• **Soal untuk Dikerjakan**
**A)** Sebutkan semua pihak yang perlu bersinergi lintas sektor menurut teks tentang energi hidrogen.
**B)** Menurut teks tentang energi hidrogen, di kawasan mana Indonesia berpotensi menjadi "pemain utama" dalam pengembangan teknologi hidrogen?
**C)** Rangkumlah teks tentang energi hidrogen dalam dua kalimat.

-------- Kutipan Teks

Indonesia saat ini berada dalam fase krusial menuju transformasi sistem energi yang lebih bersih dan berkelanjutan. Di tengah meningkatnya tekanan global untuk menurunkan emisi gas rumah kaca, serta kebutuhan domestik akan ketahanan dan diversifikasi energi, hidrogen, terutama hidrogen hijau yang dihasilkan dari sumber energi terbarukan, menjadi salah satu opsi yang semakin diperhitungkan. Sebagai negara kepulauan dengan potensi energi surya, angin, dan hidro yang sangat besar, Indonesia memiliki potensi yang sangat menjanjikan untuk menjadi “pemain utama” dalam pengembangan teknologi hidrogen di kawasan Asia Tenggara. 

Namun, potensi alam dan teknologi saja tidak cukup untuk mewujudkan visi tersebut. Pengembangan energi hidrogen memerlukan dukungan sistemik yang mencakup kerangka regulasi yang jelas dan progresif, insentif investasi yang kompetitif, serta sinergi lintas sektor antara pemerintah, pelaku industri, akademisi, dan masyarakat. Tanpa ekosistem kebijakan yang terintegrasi dan kolaborasi yang berkelanjutan, hidrogen berisiko hanya menjadi wacana tanpa implementasi nyata. Melalui artikel ini, SIP Law Firm akan mengupas tuntas bagaimana regulasi di Indonesia mendukung pengembangan hidrogen, peluang investasi yang bisa digarap, serta tantangan dan strategi yang perlu ditempuh agar hal ini tak hanya sebatas wacana, tetapi benar-benar menjadi bagian dari masa depan energi kita.

----------------
-------- Data yang Disediakan

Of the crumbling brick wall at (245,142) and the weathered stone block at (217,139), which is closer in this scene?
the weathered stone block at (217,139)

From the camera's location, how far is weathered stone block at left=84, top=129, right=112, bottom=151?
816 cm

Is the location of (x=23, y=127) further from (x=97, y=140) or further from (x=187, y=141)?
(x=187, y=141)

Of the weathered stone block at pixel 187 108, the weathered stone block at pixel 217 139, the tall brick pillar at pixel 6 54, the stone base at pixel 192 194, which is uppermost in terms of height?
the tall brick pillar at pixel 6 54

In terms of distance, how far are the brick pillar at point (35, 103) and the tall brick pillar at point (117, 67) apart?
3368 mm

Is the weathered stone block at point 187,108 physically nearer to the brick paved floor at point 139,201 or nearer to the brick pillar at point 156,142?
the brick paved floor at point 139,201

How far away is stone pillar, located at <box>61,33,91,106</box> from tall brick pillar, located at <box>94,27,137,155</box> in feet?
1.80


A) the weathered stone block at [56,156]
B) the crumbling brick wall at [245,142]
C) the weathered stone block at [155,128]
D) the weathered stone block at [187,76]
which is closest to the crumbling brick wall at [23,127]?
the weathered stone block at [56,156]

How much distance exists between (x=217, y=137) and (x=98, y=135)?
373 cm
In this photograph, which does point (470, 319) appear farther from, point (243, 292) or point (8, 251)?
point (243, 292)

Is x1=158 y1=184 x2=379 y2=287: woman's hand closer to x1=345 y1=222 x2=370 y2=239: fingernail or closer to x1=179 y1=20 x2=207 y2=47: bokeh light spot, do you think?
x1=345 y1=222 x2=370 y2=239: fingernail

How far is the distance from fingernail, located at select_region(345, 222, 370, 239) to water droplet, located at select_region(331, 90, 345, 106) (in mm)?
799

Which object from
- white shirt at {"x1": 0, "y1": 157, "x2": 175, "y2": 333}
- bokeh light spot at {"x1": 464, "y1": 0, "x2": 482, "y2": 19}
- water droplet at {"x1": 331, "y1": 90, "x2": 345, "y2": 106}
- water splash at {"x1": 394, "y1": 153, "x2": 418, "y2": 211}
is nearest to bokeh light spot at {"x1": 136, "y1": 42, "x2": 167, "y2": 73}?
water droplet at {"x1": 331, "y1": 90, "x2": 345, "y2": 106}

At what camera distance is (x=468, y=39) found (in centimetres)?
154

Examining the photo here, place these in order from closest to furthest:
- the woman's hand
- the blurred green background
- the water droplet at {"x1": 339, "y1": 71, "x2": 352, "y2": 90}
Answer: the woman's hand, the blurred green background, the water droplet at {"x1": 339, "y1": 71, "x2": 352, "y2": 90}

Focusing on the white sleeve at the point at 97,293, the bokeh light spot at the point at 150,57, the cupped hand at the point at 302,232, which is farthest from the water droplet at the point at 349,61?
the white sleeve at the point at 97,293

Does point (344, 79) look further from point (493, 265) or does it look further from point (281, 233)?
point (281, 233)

----------------

• **Hasil Pengerjaan**
**A)** Pemerintah, pelaku industri, akademisi, dan masyarakat.

**B)** Di kawasan Asia Tenggara.

**C)** Dengan potensi energi surya, angin, dan hidro yang sangat besar, Indonesia berpeluang menjadi pemain utama pengembangan hidrogen, terutama hidrogen hijau, di Asia Tenggara. Namun, pengembangan tersebut memerlukan kerangka regulasi yang jelas, insentif investasi yang kompetitif, dan sinergi lintas sektor agar tidak hanya menjadi wacana tanpa implementasi nyata.